Page extract:

You are viewing a plain text version of this content. The canonical link for it is here.
Posted to user@spark.apache.org by Alaa Ali <co...@gmail.com> on 2014/11/23 21:37:06 UTC

Creating a front-end for output from Spark/PySpark

Hello. Okay, so I'm working on a project to run analytic processing using
Spark or PySpark. Right now, I connect to the shell and execute my
commands. The very first part of my commands is: create an SQL JDBC
connection and cursor to pull from Apache Phoenix, do some processing on
the returned data, and spit out some output. I want to create a web "gui"
tool kind of a thing where I play around with what SQL query is executed
for my analysis.

I know that I can write my whole Spark program and use spark-submit and
have it accept and argument to be the SQL query I want to execute, but this
means that every time I submit: an SQL connection will be created, query
ran, processing done, output printed, program closes and SQL connection
closes, and then the whole thing repeats if I want to do another query
right away. That will probably cause it to be very slow. Is there a way
where I can somehow have the SQL connection "working" in the backend for
example, and then all I have to do is supply a query from my GUI tool where
it then takes it, runs it, displays the output? I just want to know the big
picture and a broad overview of how would I go about doing this and what
additional technology to use and I'll dig up the rest.

Regards,
Alaa Ali

Re: Creating a front-end for output from Spark/PySpark

Posted by Alex Kamil <al...@gmail.com>.
Alaa,

one  option is to use Spark as a cache, importing subset of data from
hbase/phoenix that fits in memory, and using jdbcrdd to get more data on
cache miss. The front end can be created with pyspark and flusk, either as
rest api translating json requests to sparkSQL dialect, or simply allowing
the user to post sparkSql queries directly

On Sun, Nov 23, 2014 at 3:37 PM, Alaa Ali <co...@gmail.com> wrote:

> Hello. Okay, so I'm working on a project to run analytic processing using
> Spark or PySpark. Right now, I connect to the shell and execute my
> commands. The very first part of my commands is: create an SQL JDBC
> connection and cursor to pull from Apache Phoenix, do some processing on
> the returned data, and spit out some output. I want to create a web "gui"
> tool kind of a thing where I play around with what SQL query is executed
> for my analysis.
>
> I know that I can write my whole Spark program and use spark-submit and
> have it accept and argument to be the SQL query I want to execute, but this
> means that every time I submit: an SQL connection will be created, query
> ran, processing done, output printed, program closes and SQL connection
> closes, and then the whole thing repeats if I want to do another query
> right away. That will probably cause it to be very slow. Is there a way
> where I can somehow have the SQL connection "working" in the backend for
> example, and then all I have to do is supply a query from my GUI tool where
> it then takes it, runs it, displays the output? I just want to know the big
> picture and a broad overview of how would I go about doing this and what
> additional technology to use and I'll dig up the rest.

What you should do:
Proceed with the mailing list thread above on building a front end for Spark output, starting after its last line.

Data below:
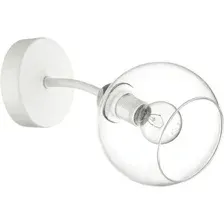Бра Lumion Alana 4517/1W
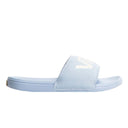 Cor atual: Chinelo Vans La Costa Feminino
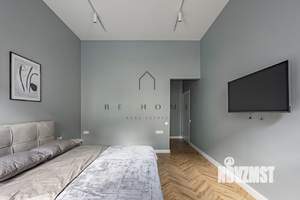 2-к квартира, на длительный срок, 62м2, 2/5 этаж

Answer section:
>
> Regards,
> Alaa Ali
>

RE: Creating a front-end for output from Spark/PySpark

Posted by Mohammed Guller <mo...@glassbeam.com>.
Two options that I can think of:

1)      Use the Spark SQL Thrift/JDBC server.

2)      Develop a web app using some framework such as Play and expose a set of REST APIs for sending queries. Inside your web app backend, you initialize the Spark SQL context only once when your app initializes. Then you use that context for executing queries sent using your REST API.

Mohammed

From: Alaa Ali [mailto:contact.alaa@gmail.com]
Sent: Sunday, November 23, 2014 12:37 PM
To: user@spark.apache.org
Subject: Creating a front-end for output from Spark/PySpark

Hello. Okay, so I'm working on a project to run analytic processing using Spark or PySpark. Right now, I connect to the shell and execute my commands. The very first part of my commands is: create an SQL JDBC connection and cursor to pull from Apache Phoenix, do some processing on the returned data, and spit out some output. I want to create a web "gui" tool kind of a thing where I play around with what SQL query is executed for my analysis.

I know that I can write my whole Spark program and use spark-submit and have it accept and argument to be the SQL query I want to execute, but this means that every time I submit: an SQL connection will be created, query ran, processing done, output printed, program closes and SQL connection closes, and then the whole thing repeats if I want to do another query right away. That will probably cause it to be very slow. Is there a way where I can somehow have the SQL connection "working" in the backend for example, and then all I have to do is supply a query from my GUI tool where it then takes it, runs it, displays the output? I just want to know the big picture and a broad overview of how would I go about doing this and what additional technology to use and I'll dig up the rest.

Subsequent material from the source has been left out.